The phoretic associations between Mesostigmata and Psychodidae are in our opinion likely to be phylogenetically recent ecological associations rather than co-cladogenetic macroevolutionary relationships. The Psychoda species encountered as phoretic hosts in this study are phylogenetically distant from each other (Cordeiro, 2013; Kvifte, unpubl. data; see also genetic distances in Kvifte and Andersen, 2012) and both T. ambulacralis and I. gibbus have been previously found in phoretic association with other coprophagous Diptera such as the ceratopogonid Culicoides obsoletus (Meigen, 1818) (Mašán and Országh, 1994). Interestingly many dung-associated Psychoda have not been observed with mites; and psychodids breeding in other habitats than dung have not to our knowledge been associated with Mesostigmata. Nevertheless, the T. ambulacralis / P. phalaenoides relationship shown herein may be indicative of the latter species being the ''primary'' phoresy host of T. ambulacralis, and it is worthy to emphasize that I. gibbus females mainly infested other hosts (P. satchelli) than those used by T. ambulacralis.
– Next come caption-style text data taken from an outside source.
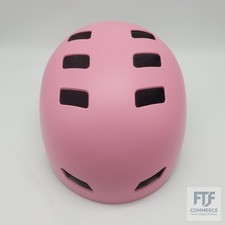 Korimefa kinder helm gebraucht kaufen Korimefa kinder helm gebraucht kaufen  Neustadt b.Coburg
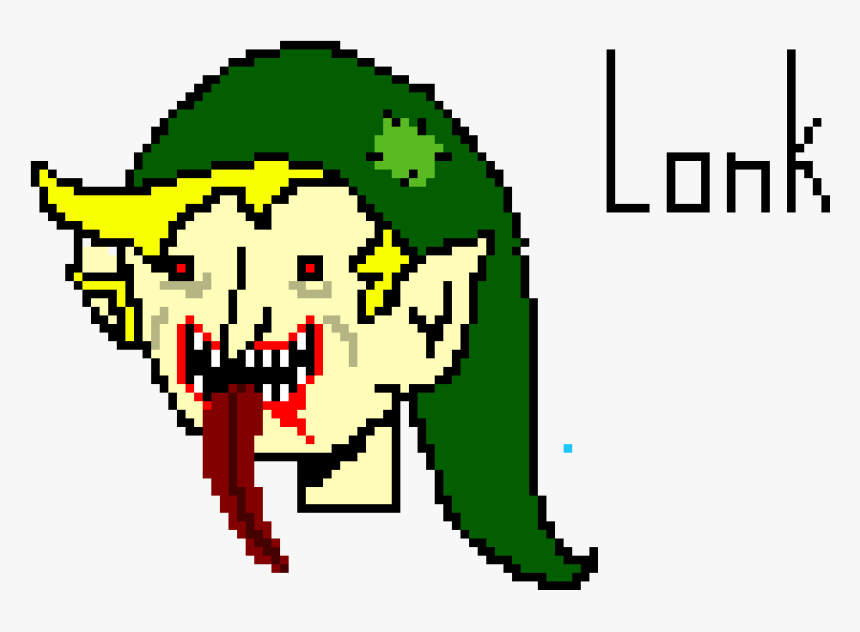 Clip Art, HD Png Download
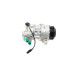 Компресор кондиціонера BMW 1 (E87)/3 (E90) 04-11 M47/N46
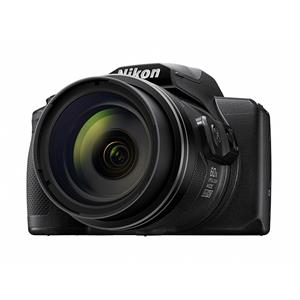 Nikon (ニコン) COOLPIX B600 ブラック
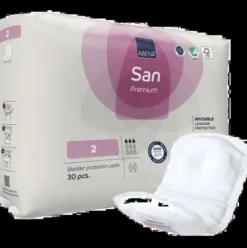 San Premium 2 | 30 stk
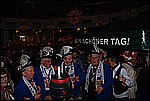 096.jpg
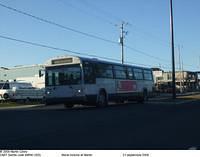 49606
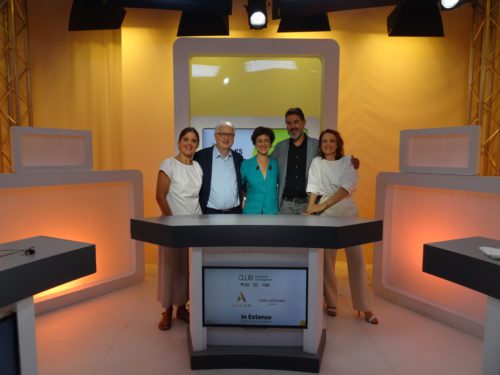 Groupe-CTM
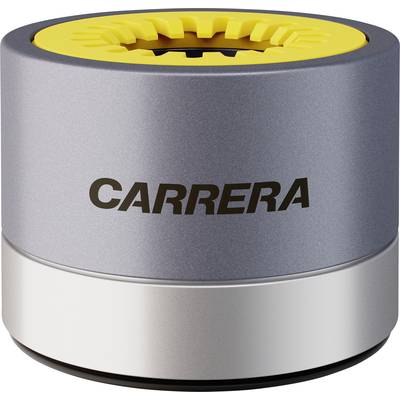 Carrera Beauty No 526 Stacja do ładowania szary, tytanowy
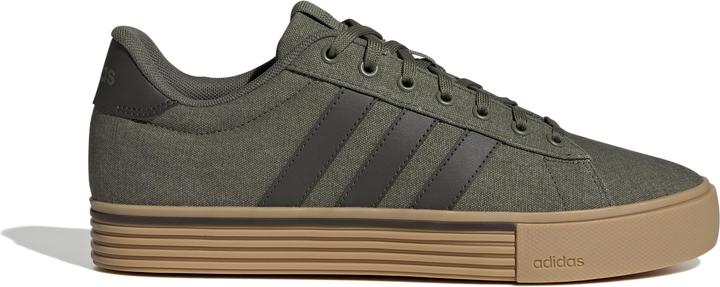 adidas Daily 4.0 (46)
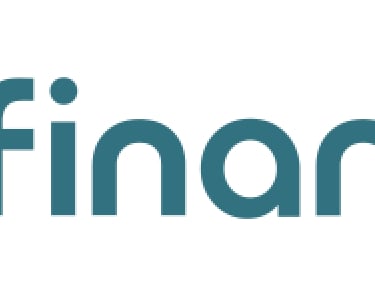 Financio partner logo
For both mite species found associated with Psychodidae in this study, the association is likely motivated by their need to colonise the patchy and ephemeral habitats that the host fly actively seeks out. Association studies such as the present one are, however, only the first step in understanding the fascinating evolutionary phenomenon of phoresy, and future studies should address the short and long term benefits and disadvantages for both parts of the association, its dynamics and the behavioral triggers for mounting and dismounting.
The present contribution was funded by two grants to the University Museum of Bergen from the Norwegian Taxonomy Initiative, as part of the projects ''Insects on rich fens in Hedmark, east Norway'' (Grant No. 50-15), and ''Mites of Atlantic Raised Bogs'' (Grant No. 6-20, 70184243). We are grateful to Trond Andersen and Linn K. Hagenlund (University Museum of Bergen, Norway) for tirelessly sorting out psychodids from the many Malaise trap samples originating from the Hedmark project, and to Frode Næstad, Inland Norway University of Applied Sciences, for managing the traps during most of the 2016 field season. Finally we are indepted to Dr. Lise Roy and two anonymous reviewers for their insightful comments on an earlier version of this manuscript.
GMK planned fieldwork with colleagues at the University Museum of Bergen. GMK conceived of the study, identified psychodids, performed statistical analyses and prepared figures. AS coordinated identification of mites and conducted background research in phoresy. SK and TM identified mites and performed observations on their phoretic modes. GMK and AS wrote the paper, all authors approved the final version.